The AI's ability to handle these incrementally — each fix building on the last — was remarkable. By the end, the balancing code was 395 lines of evolved, battle-tested logic.
The Visualization
Users need to understand why teams were balanced a certain way. I added a TornadoChart visualization showing the balance factors:
Team A Team B
████████████████ Rating ████████████████
██████████ Form ██████████
████████ Defense ████████The chart shows that teams are balanced across multiple dimensions, not just total ability.
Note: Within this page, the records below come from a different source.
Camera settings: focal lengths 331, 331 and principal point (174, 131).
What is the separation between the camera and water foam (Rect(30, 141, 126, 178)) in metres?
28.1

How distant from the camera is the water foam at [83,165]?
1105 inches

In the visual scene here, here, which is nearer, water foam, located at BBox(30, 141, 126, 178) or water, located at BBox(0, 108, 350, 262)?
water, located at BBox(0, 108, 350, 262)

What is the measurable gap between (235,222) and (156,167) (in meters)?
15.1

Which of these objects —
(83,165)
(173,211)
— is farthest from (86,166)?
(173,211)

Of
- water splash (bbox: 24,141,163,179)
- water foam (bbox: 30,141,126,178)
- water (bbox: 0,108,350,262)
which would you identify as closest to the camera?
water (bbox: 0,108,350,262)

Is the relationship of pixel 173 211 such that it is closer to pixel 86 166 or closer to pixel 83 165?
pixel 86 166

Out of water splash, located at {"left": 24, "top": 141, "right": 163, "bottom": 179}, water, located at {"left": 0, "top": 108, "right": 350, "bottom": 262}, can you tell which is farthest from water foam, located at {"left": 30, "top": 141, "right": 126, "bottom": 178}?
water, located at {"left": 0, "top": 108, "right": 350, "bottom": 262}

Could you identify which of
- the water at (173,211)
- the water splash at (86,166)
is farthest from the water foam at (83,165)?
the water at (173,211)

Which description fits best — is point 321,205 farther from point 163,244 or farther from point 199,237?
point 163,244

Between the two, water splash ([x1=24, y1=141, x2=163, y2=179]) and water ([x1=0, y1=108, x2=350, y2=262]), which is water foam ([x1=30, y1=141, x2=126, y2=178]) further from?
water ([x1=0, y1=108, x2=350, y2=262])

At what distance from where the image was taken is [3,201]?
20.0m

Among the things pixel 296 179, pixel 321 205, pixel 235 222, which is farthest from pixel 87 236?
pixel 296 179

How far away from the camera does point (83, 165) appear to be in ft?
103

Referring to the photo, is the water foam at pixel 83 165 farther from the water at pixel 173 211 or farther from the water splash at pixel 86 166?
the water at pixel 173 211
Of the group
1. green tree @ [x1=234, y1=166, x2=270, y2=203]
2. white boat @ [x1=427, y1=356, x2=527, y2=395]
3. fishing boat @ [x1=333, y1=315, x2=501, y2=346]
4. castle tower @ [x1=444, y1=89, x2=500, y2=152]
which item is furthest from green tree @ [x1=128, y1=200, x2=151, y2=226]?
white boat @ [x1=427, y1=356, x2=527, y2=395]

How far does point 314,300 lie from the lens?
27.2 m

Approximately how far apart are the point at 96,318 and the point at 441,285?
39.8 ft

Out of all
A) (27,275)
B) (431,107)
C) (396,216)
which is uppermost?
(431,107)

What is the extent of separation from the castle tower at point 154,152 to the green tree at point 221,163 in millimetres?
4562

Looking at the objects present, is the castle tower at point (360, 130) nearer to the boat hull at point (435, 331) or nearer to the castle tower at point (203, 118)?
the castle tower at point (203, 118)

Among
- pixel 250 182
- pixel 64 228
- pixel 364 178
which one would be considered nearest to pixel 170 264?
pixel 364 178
Users can see that even if one team looks stronger on paper, the algorithm has accounted for recent form and position balance.
What the AI Learned
The genetic algorithm was the hardest vibe coding challenge because it required understanding why things weren't working, not just what to change.
When the algorithm didn't converge, the AI couldn't diagnose the problem from the code alone. I had to describe the symptoms ("teams are always unbalanced in the same direction"), and the AI would hypothesize causes ("crossover might be biased").
This back-and-forth — human observation, AI hypothesis, human testing, AI refinement — took multiple sessions across several days. The AI couldn't have designed this system from a single prompt. But it could iterate toward a working solution with human guidance.
The Broader Pattern
I talk more about the overall approach in How I Actually Vibe Code. The genetic algorithm illustrates both the power and limits of AI-assisted development.
The performance optimizations ensure the balancing results display instantly. The algorithm runs in milliseconds; React Query caches the results.
The booking system uses the balanced teams as input. Once teams are generated, players can book spots on their assigned team.
The Outcome
The balancing algorithm now handles:
- Even and uneven team sizes
- Position requirements (minimum defenders, etc.)
- Recent form weighting
- New player uncertainty
- Multiple balancing modes (by ability, by performance, random)
Matches are competitive. The 7-0 blowouts are rare. Players trust the system because they can see the balance visualization and understand the reasoning.
395 lines of code. 15 iterations. The hardest feature I built with AI — and the one that makes the biggest difference to the actual football.